Sorry leute das ich hier so Ahnungslos frage, aber von css habe ich leider null Ahnung und wollte euch um hilfe bitten.

hier die Frage:



> also,...
> ich hab ne shoutbox fürs forum angemeldet,...
> und jetzt mach ich ne neuerung beim form,...
> leider sieht das design vonner shoutbox dem forum garnicht ähnlich,...
> ...



Falls ihr mehr Info's braucht sagt bitte bescheid


----------



## noopen (1. Februar 2004)

*selfhtml teamone >> CSS 

Zum Einstieg half mir pers. diese Seite sehr 

Eine weitere Nürtzliche Seite... *

Ansonsten kann ich nur sagen nutze einfach die SUCHE-Funktion hier, da findet man auch alles was das Herz begehrt...

Wenn du eine Shoutbox von Shoutbox.de oder .com hast kannst du dann einfach die URL zur CSS-Datei einfügen und fertig - jedoch musst du nachsehen, wie diese ihre CSS gestalteten und dich dann anpassen.
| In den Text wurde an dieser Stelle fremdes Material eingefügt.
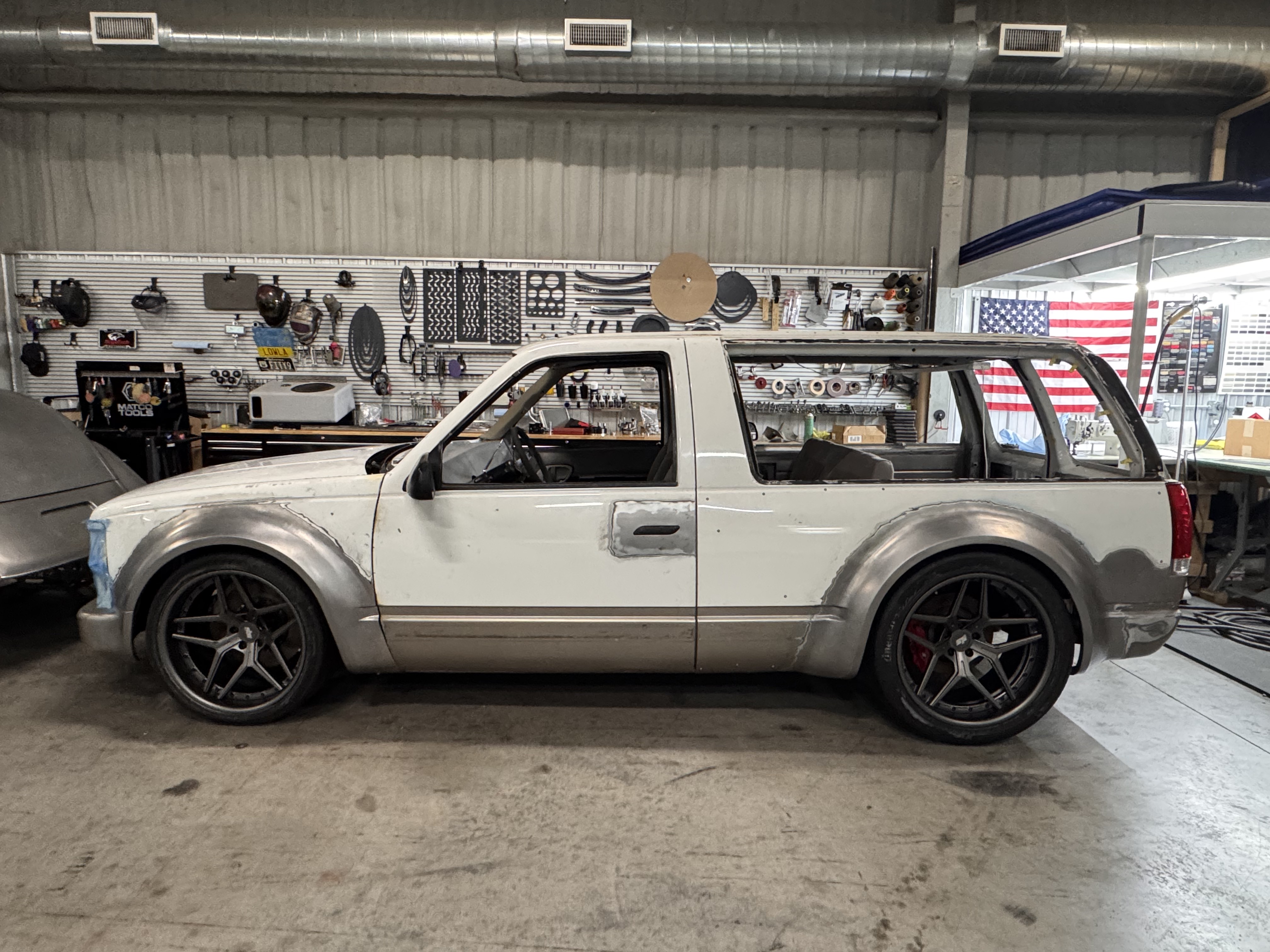Back on the floor in Bertram — full profile on the custom SP2 wheels.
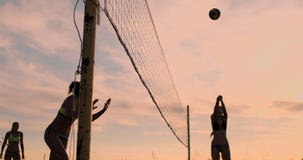 Sexy volleyball girls in bikini play on the beach in summer volleyball on the sand at sunset in slow motion. stock video footage Sexy volleyball girls in bikini play on the beach in summer volleyball on the sand at sunset in slow motion. stock video footage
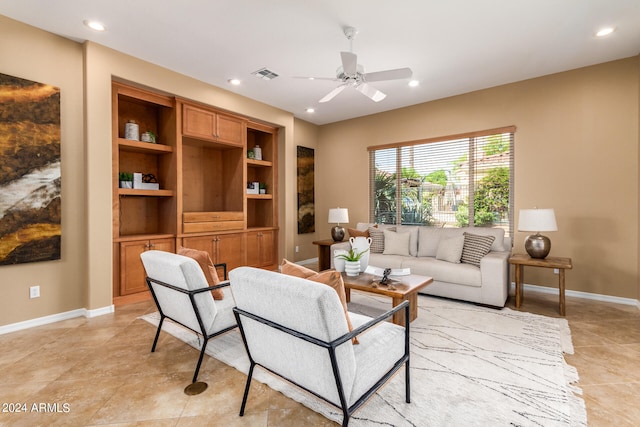 tiled living room featuring ceiling fan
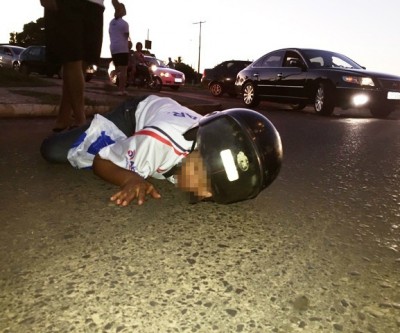 Mulher cai de moto e fica “estendida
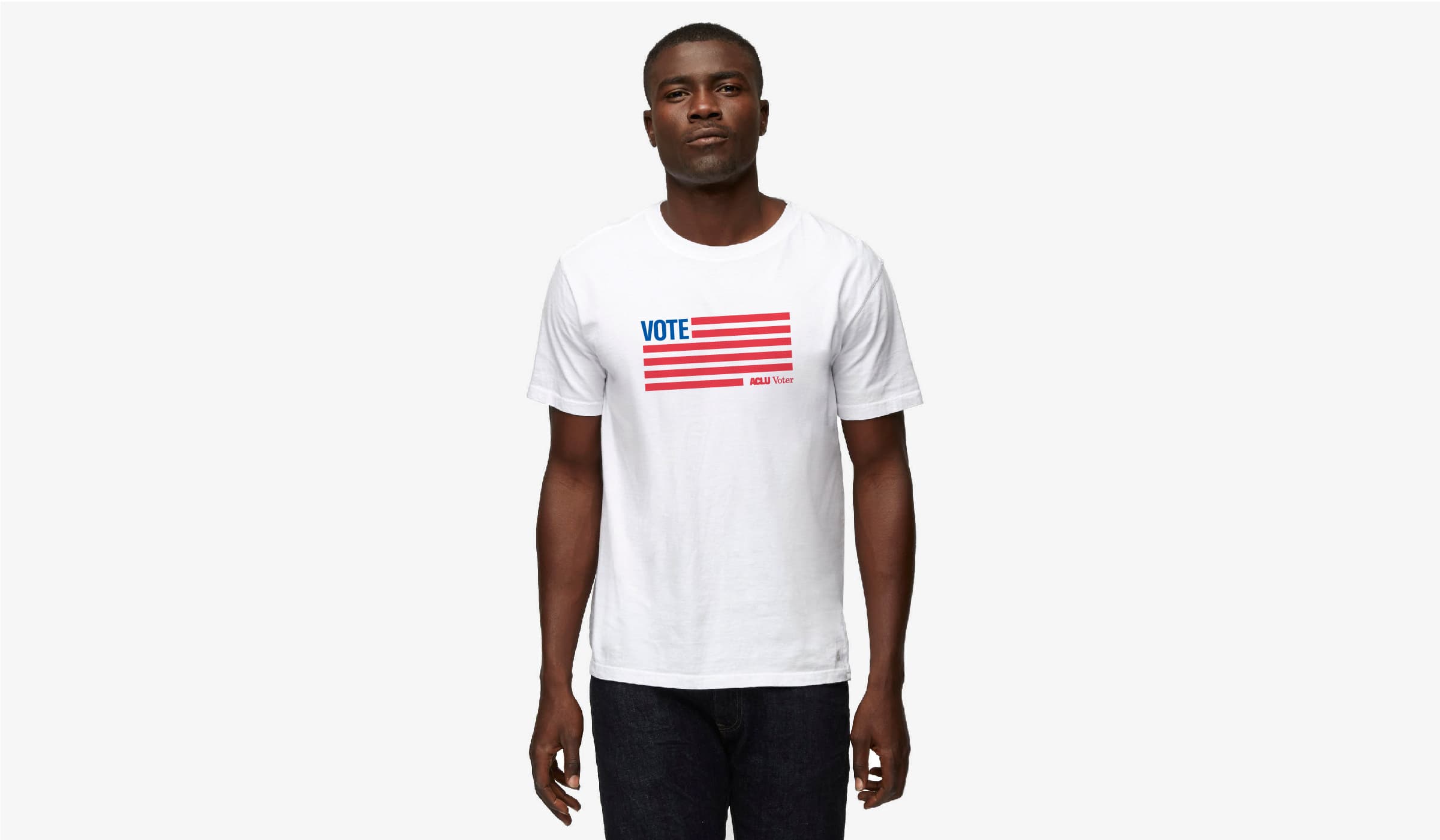 A man is wearing a white T-shirt featuring a design of an American flag with "VOTE" written in blue above the red stripes. The man stands against a plain white background, facing forward with a neutral expression.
Also im Grunde deren nehmen und dann umbauen...

Falls es dir nicht hilft, bitte nochmal genauer posten ;o)

LG noopen


----------



## Fabian (1. Februar 2004)

Es gibt ein schoenes Programm zum erstellen der Style Sheets.

Bradsoft Topstyle 

Schau's dir mal an.


----------